Tinche / aiofiles

File support for asyncio
Apache License 2.0
2.67k stars 149 forks source link

Interface inconsistent with asyncio.StreamWriter/Reader #188

Open jgarvin opened 1 month ago

jgarvin commented 1 month ago

I'm not sure if it existed when aiofiles was originally written, but nowadays asyncio has StreamWriter and StreamReader base classes, and it would be more consistent with the rest of the async APIs if open() returned subclasses of these. In particular, the write method is not async, and instead drain is provided which is sync. I believe the assumption is that the StreamWriter writes to the buffer of some Transport which is the thing that is actually connected to the event loop, detects device readiness and then drains the buffer. There is an async drain method that users can manually await, but IIUC it's expected that usually the Transport is doing that for you.

mjpieters commented 1 day ago

Stream APIs have been part of asyncio from the start. StreamWriter and StreamReader are specific interfaces required by asyncio networking, and should not be compared with how file objects work.

E.g. stream buffers are automatically emptied as network sockets are ready to send more. The .drain() method is merely a method to wait for the drain to complete and to provide 'back pressure', letting your application know when network data is backing up so you can pause other parts of your app.

You said:

There is an async drain method that users can manually await, but IIUC it's expected that usually the Transport is doing that for you.

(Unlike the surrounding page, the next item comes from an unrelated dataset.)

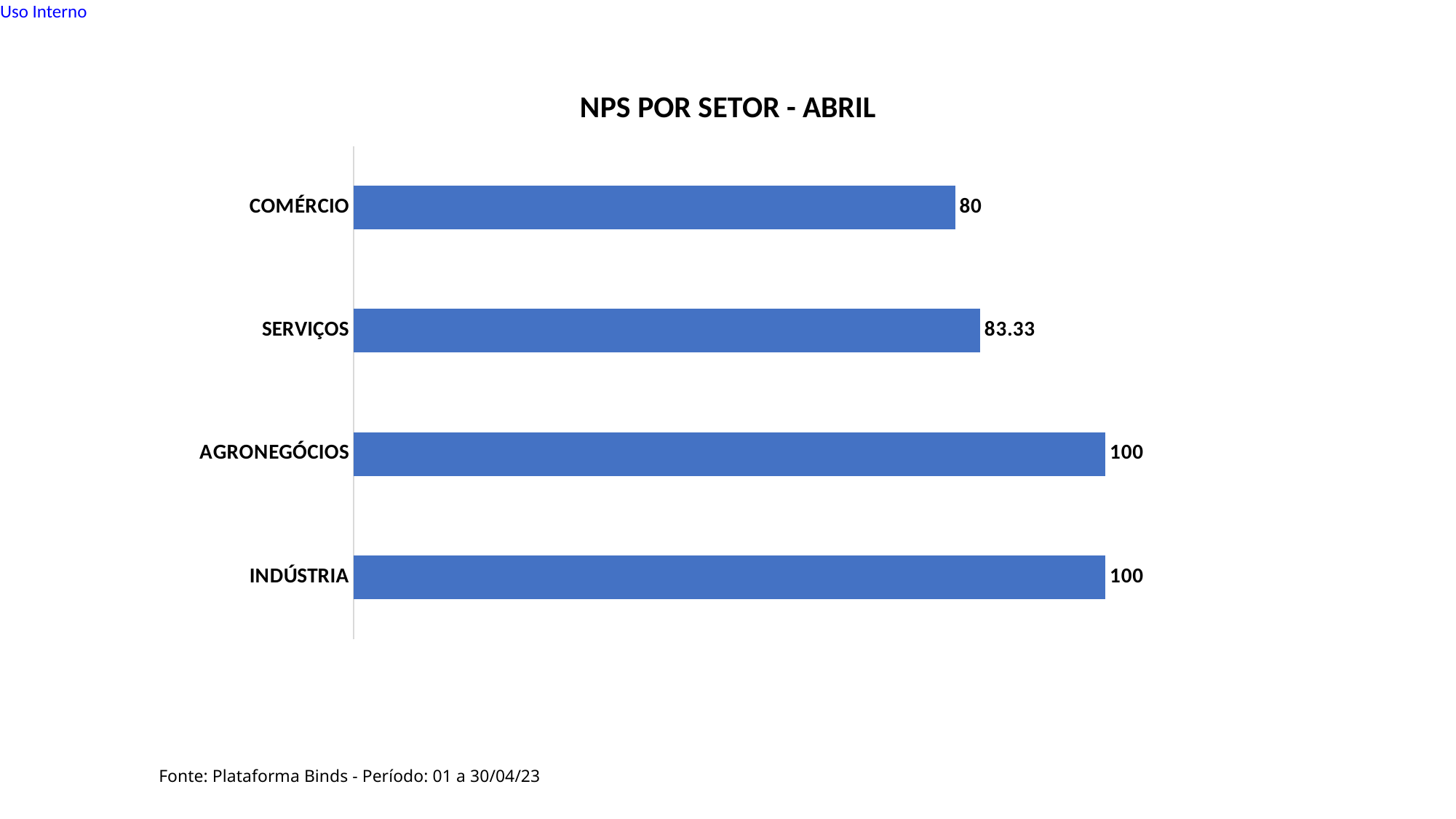
What is the difference between the NPS of SERVIÇOS and COMÉRCIO? 3.33 What is the source cited below the chart? Plataforma Binds - Período: 01 a 30/04/23 Which sector has the lowest NPS? COMÉRCIO What kind of chart is shown on the slide? Bar chart What is the NPS value for INDÚSTRIA? 100 What is the title of the chart? NPS POR SETOR - ABRIL What is the NPS value for AGRONEGÓCIOS? 100 How many sectors are shown in the chart? 4 What is the difference between the NPS of INDÚSTRIA and SERVIÇOS? 16.67 What is the NPS value for SERVIÇOS? 83.33 What is the NPS value for COMÉRCIO? 80 Which has a higher NPS, SERVIÇOS or COMÉRCIO? SERVIÇOS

No, you should await on drain() because if you don't you can end up overflowing network buffers, especially if you are pushing data to a stream writer that is coming from a faster source stream that in turn could just wait for capacity to free up. This is a fundamental principal of good networking code.

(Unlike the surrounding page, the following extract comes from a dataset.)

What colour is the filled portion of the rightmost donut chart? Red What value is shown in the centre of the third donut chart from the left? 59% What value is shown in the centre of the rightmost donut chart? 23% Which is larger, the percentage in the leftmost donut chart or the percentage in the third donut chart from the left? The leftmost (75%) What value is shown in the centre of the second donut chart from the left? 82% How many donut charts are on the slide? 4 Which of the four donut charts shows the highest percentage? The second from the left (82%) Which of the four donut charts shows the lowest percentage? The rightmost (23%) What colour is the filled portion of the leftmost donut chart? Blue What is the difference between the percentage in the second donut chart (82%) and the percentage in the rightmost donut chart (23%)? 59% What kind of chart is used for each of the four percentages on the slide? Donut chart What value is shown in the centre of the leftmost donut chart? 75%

As the asyncio streams documentation states at the top:

Streams are high-level async/await-ready primitives to work with network connections.

bold emphasis mine.

As such, their interface is not really designed for use with filesystem file objects. The aiofiles project rightly doesn't try to fit Python's io / os / tempfile APIs into streams.

jgarvin commented 1 day ago

Hmm, I know aiofiles and stdlib are different projects but I find the situation confusing because streams are typically an abstraction over all of sockets+files+pipes. The point of it being a stream is usually so you don't have to know the underlying IO device/type, it's just something you take bytes out of or throw them into.